→ **Your instructions**
When a line in the material contains the word "with", copy it.
>>
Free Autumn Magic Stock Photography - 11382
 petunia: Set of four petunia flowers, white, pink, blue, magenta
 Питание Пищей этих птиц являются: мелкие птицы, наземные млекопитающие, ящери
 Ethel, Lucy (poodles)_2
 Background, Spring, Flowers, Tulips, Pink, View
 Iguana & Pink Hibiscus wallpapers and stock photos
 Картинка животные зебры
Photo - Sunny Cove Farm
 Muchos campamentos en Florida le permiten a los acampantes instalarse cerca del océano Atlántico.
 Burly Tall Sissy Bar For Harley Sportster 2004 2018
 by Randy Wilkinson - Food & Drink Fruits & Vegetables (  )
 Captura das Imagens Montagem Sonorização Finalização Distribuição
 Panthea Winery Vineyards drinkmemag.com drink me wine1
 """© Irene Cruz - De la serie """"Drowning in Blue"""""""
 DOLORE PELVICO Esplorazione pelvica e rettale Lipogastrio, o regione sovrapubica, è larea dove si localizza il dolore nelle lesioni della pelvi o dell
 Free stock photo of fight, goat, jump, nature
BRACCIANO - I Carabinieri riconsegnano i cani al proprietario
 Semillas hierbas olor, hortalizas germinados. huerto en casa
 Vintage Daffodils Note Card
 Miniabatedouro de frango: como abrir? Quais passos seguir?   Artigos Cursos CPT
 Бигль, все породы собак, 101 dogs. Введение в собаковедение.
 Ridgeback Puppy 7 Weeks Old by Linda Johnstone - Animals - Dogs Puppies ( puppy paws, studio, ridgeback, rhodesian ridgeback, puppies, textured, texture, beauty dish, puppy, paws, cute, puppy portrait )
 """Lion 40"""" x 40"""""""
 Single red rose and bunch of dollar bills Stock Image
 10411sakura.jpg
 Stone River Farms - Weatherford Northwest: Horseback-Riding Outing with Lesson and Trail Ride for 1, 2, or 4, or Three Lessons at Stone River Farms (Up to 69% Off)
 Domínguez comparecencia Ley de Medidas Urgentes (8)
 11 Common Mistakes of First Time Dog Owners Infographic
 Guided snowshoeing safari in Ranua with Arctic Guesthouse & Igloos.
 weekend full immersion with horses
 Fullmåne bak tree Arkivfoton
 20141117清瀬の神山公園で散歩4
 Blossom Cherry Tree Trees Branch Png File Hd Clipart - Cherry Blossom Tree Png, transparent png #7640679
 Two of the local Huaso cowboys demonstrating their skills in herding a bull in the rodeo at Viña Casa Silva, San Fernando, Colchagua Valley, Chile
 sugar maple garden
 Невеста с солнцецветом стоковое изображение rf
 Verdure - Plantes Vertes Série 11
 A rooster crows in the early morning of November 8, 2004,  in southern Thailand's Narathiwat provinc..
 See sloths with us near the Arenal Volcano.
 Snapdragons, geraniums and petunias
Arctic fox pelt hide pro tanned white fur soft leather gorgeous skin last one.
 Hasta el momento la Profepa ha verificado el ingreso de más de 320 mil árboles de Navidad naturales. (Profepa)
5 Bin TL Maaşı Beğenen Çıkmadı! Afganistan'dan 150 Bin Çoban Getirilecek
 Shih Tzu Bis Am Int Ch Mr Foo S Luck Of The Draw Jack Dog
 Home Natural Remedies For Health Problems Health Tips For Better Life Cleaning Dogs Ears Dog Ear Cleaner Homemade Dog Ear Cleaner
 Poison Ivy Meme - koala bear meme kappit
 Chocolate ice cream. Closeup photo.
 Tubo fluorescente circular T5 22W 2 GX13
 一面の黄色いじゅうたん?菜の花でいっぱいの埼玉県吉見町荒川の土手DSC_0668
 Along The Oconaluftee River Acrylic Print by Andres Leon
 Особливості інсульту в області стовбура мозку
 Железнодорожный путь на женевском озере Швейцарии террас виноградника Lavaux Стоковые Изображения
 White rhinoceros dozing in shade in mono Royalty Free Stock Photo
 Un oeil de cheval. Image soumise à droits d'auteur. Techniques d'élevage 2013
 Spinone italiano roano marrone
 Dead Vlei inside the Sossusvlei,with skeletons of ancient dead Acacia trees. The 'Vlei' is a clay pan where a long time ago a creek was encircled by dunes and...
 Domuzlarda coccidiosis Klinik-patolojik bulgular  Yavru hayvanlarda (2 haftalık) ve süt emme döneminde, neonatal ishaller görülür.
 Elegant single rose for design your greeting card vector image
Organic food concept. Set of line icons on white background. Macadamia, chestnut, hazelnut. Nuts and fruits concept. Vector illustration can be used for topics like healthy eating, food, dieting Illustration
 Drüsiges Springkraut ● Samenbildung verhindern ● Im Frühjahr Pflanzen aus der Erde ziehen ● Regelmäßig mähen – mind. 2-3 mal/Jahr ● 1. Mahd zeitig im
<<
→ **Response to this task**
 Stone River Farms - Weatherford Northwest: Horseback-Riding Outing with Lesson and Trail Ride for 1, 2, or 4, or Three Lessons at Stone River Farms (Up to 69% Off)
 Guided snowshoeing safari in Ranua with Arctic Guesthouse & Igloos.
 weekend full immersion with horses
 See sloths with us near the Arenal Volcano.
 Dead Vlei inside the Sossusvlei,with skeletons of ancient dead Acacia trees. The 'Vlei' is a clay pan where a long time ago a creek was encircled by dunes and...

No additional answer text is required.